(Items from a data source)
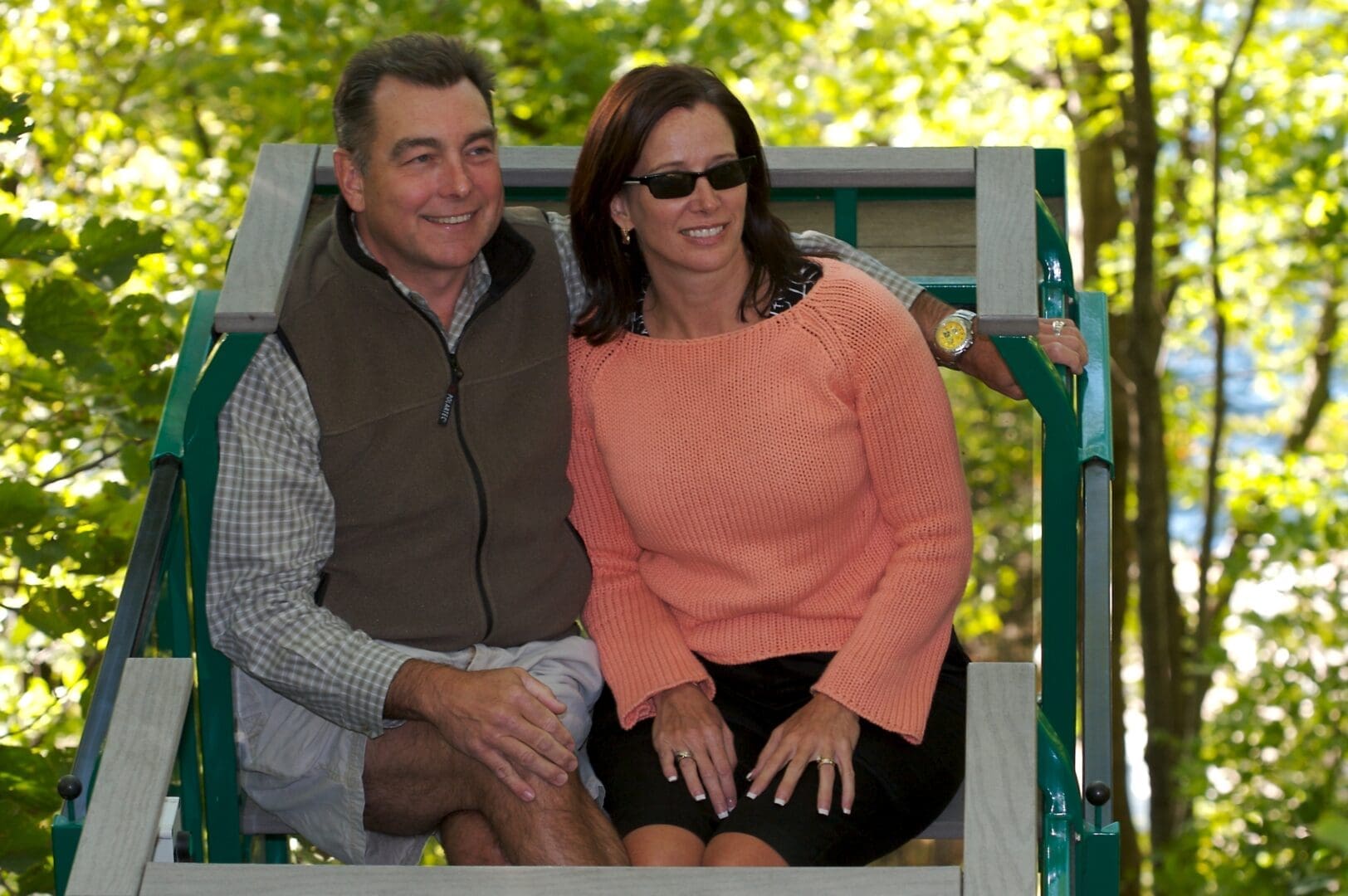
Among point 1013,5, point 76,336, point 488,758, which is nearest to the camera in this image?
point 488,758

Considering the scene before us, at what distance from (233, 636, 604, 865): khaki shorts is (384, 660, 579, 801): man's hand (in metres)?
0.18

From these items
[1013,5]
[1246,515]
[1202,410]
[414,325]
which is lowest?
[414,325]

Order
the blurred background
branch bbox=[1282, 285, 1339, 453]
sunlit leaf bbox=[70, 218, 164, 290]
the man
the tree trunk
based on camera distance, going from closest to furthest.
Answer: the man, sunlit leaf bbox=[70, 218, 164, 290], the blurred background, the tree trunk, branch bbox=[1282, 285, 1339, 453]

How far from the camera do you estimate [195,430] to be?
8.69 feet

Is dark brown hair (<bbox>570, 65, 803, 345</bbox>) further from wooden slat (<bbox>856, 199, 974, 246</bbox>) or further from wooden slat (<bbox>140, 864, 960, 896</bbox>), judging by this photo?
wooden slat (<bbox>140, 864, 960, 896</bbox>)

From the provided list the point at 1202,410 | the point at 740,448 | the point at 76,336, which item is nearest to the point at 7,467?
the point at 76,336

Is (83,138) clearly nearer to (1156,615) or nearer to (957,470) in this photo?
(957,470)

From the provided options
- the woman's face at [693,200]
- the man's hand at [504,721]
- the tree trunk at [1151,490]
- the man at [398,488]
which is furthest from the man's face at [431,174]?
the tree trunk at [1151,490]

GIVEN EXERCISE -
Write out the listing above exactly as it stands, pictures excluded.

REPLY TO THE EXERCISE -
Among point 1013,5, point 76,336, point 488,758, which is nearest to the camera in this image?
point 488,758

Considering the scene before us, at what distance from (233, 636, 604, 865): khaki shorts is (384, 660, 579, 801): man's hand (in metres)?
0.18

From these items
[1013,5]
[1246,515]
[1202,410]
[414,325]
which is lowest?
[414,325]

Order
the blurred background
branch bbox=[1282, 285, 1339, 453]
sunlit leaf bbox=[70, 218, 164, 290]
the man
the tree trunk
based on camera distance, going from closest to furthest.
Answer: the man, sunlit leaf bbox=[70, 218, 164, 290], the blurred background, the tree trunk, branch bbox=[1282, 285, 1339, 453]

How far from the camera do you estimate [195,430] to be?
8.69 feet

Is dark brown hair (<bbox>570, 65, 803, 345</bbox>) further from wooden slat (<bbox>856, 199, 974, 246</bbox>) or further from wooden slat (<bbox>140, 864, 960, 896</bbox>), judging by this photo?
wooden slat (<bbox>140, 864, 960, 896</bbox>)

From the provided list the point at 1202,410 | the point at 740,448 | the point at 76,336, which item is nearest to the point at 7,467?
the point at 76,336

Is (83,138) clearly nearer to (1156,615) or nearer to (957,470) in this photo?
(957,470)

From the provided options
- the woman's face at [693,200]
- the man's hand at [504,721]
- the tree trunk at [1151,490]
- the man at [398,488]
which is furthest from the man's face at [431,174]?
the tree trunk at [1151,490]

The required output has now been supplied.